[Extracted records]:

<<<<

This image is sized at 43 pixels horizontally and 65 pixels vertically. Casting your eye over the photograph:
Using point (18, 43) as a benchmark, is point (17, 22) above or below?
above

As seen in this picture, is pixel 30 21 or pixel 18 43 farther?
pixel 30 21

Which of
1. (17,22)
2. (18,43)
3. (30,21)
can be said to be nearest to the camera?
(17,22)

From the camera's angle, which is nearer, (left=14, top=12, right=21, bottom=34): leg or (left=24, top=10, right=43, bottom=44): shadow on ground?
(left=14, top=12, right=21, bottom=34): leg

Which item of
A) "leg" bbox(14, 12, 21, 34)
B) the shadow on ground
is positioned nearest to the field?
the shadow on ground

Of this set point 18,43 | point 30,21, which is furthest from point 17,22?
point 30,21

>>>>

Could you lay out every line of the records above as a JSON list of strings, one string per line, with the blank lines left out?

[Response to this task]:
[
  "This image is sized at 43 pixels horizontally and 65 pixels vertically. Casting your eye over the photograph:",
  "Using point (18, 43) as a benchmark, is point (17, 22) above or below?",
  "above",
  "As seen in this picture, is pixel 30 21 or pixel 18 43 farther?",
  "pixel 30 21",
  "Which of",
  "1. (17,22)",
  "2. (18,43)",
  "3. (30,21)",
  "can be said to be nearest to the camera?",
  "(17,22)",
  "From the camera's angle, which is nearer, (left=14, top=12, right=21, bottom=34): leg or (left=24, top=10, right=43, bottom=44): shadow on ground?",
  "(left=14, top=12, right=21, bottom=34): leg",
  "Which item of",
  "A) \"leg\" bbox(14, 12, 21, 34)",
  "B) the shadow on ground",
  "is positioned nearest to the field?",
  "the shadow on ground",
  "Of this set point 18,43 | point 30,21, which is furthest from point 17,22?",
  "point 30,21"
]